## Belge Alıntısı
╔══
Kur'an-ı Kerim tilaveti ile açılan sempozyum, Dünya Bankası Global İslami Finans Araştırmaları Merkezi'nden Zamir İkbal ile Boğaziçi Üniversitesi Finans Uygulama ve Araştırma Merkezi Müdürü Ali Coşkun'un selamlama konuşması ile devam etti.

Ardından söz alan Ulussever, yaşanan son küresel finansal krizin nedenlerinin 2008 yılından bu yana hem akademik çevrelerde hem de piyasalar tarafından tartışılmaya devam edildiğini, genel görüşün finansal piyasalara ilişkin düzenleme ve denetleme eksikliklerinin krizin ana nedeni olduğunu dile getirdi.

Büyük resme bakıldığında son 300-400 yıldır yaşanan tüm ekonomik ve finansal krizlerin temel nedeninin yüksek boyutlardaki borçlanma ve kaldıraca dayalı ürünler ile bağlantılı olduğunu aktaran Ulussever, "Hem küresel hem de ülkeler boyutundaki finansal krizlerin son 40 yılda hızla artmasının ve bulaşıcı bir karakter kazanmasının bu dönemde hızla artan finansallaşma olgusundan bağımsız olarak ele alınamayacağını düşünmekteyim" diye konuştu.
╚══
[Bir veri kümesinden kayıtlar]
╔══
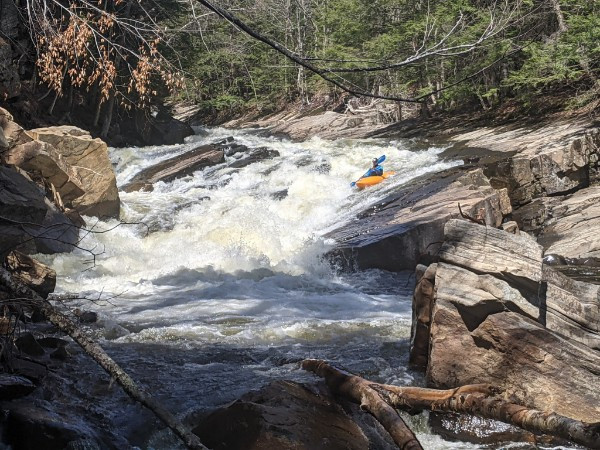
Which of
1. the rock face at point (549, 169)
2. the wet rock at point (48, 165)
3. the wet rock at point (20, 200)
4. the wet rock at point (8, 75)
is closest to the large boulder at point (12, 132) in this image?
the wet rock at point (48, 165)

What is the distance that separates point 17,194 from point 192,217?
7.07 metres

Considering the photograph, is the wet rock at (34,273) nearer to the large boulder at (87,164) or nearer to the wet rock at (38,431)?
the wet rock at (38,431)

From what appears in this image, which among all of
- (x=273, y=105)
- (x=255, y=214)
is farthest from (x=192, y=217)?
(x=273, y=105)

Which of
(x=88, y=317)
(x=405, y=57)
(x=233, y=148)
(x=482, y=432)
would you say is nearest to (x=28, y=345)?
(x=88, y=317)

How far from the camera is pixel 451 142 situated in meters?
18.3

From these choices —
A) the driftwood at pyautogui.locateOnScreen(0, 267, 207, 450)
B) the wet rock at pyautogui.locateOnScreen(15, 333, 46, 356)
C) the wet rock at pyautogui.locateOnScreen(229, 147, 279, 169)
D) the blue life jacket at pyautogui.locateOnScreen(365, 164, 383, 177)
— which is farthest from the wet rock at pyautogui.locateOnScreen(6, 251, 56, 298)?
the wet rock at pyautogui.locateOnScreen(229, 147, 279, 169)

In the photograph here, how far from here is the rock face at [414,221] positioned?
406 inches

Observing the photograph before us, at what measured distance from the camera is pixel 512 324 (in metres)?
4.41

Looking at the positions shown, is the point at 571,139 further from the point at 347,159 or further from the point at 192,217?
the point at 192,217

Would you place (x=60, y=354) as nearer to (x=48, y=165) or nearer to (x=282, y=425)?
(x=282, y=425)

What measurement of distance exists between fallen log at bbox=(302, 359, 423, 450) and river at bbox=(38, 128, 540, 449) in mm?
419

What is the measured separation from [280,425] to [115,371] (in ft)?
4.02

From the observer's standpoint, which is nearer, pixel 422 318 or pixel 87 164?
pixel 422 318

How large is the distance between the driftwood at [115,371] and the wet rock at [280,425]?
╚══
## Yapılacak Alıştırmalar
(a) Sempozyumu anlatan belge alıntısına göre aşağıdaki soruları cevaplayın:
(i) Sempozyum neyle açılmıştır?
(ii) Ulussever'in aktardığına göre genel görüş, krizin ana nedeni olarak neyi görmektedir?
(iii) Ulussever, yüksek borçlanma ve kaldıraca dayalı ürünlerle bağlantılı krizlerin son kaç yılı kapsadığını söylemektedir?
(b) Sempozyumu anlatan belge alıntısında "Kur'an-ı Kerim tilaveti" ifadesinden "ile devam etti." ifadesine kadar olan kısmı, "sempozyum" yerine "konferans" koyarak yeniden yazın.
(c) Sempozyumu anlatan belge alıntısını son cümlesinden sonra sürdürerek bir sonraki bölümü yazın.

## Alıştırma Cevapları
(a)
(i) Kur'an-ı Kerim tilaveti ile.
(ii) Finansal piyasalara ilişkin düzenleme ve denetleme eksikliklerini.
(iii) Son 300-400 yılı.

(b)
Kur'an-ı Kerim tilaveti ile açılan konferans, Dünya Bankası Global İslami Finans Araştırmaları Merkezi'nden Zamir İkbal ile Boğaziçi Üniversitesi Finans Uygulama ve Araştırma Merkezi Müdürü Ali Coşkun'un selamlama konuşması ile devam etti.

(c)
Finansal krizler hakkında çalışmalar yapan Carmen Reinhart ve Kenneth Rogoff'un ister bankacılık, ister döviz kuru, isterse kamu kaynaklı olsun tüm finansal krizlerin temel nedenin kısa vadeli borç yükündeki artış olduğunun altını çizdiğini vurgulayan Ulussever, benzer şekilde ekonomist olan Atif Mian ve Amir Sufi'nin de hanehalkı borçlarındaki artışın finansal krizin en önemli sebebi olduğunu savunduğunu dile getirdi.

Ulussever, krizin üzerinden 7 yıla yakın bir zaman geçmiş olmasına karşın dünya ekonomisinin hala toparlanamadığını belirterek, "Tüm bu çözümler ve politikalar, küresel düzeyde reel sektörü canlandıramamakla kalmayıp, küresel borç yükünün 2008 yılından bu yana 50 trilyon dolar üzerinde artmasına sebep olmuştur" ifadelerini kullandı.

Bu durumun reel sektör getirilerinden bağımsız biçimde ve merkez bankalarınca belirlenen faiz oranlarının bir yansıması olduğuna dikkati çeken Ulussever, sözlerine şöyle devam etti:

"Halbuki iktisat teorisi, marjinal sermaye getirisinin finansal getirilere eşit olduğu bir varsayım altında ekonomik dengenin oluştuğunu söylemektedir. İçinde yaşadığımız ve sermayenin marjinal verimliliğinden tamamen bağını koparmış, sıfır hatta negatif faizli bu ekonomik ortamda, hem yatırımlar hem de tasarruflar olumsuz ölçüde etkilenmiş ve küresel düzeyde bir yatırım/tasarruf dengesizliği ortaya çıkmıştır. Denilebilir ki faizsiz bir dünyada fiyatın oluşamayacağını ve sıfır faizin tüm ekonomik kararları olumsuz etkileyeceğini iddia eden ana akım iktisat ve finans bakış açısı, küresel ekonomiyi tam da karşı oldukları bu ekonomik duruma sokmuş ve bir çözüm yolu geliştirememiştir."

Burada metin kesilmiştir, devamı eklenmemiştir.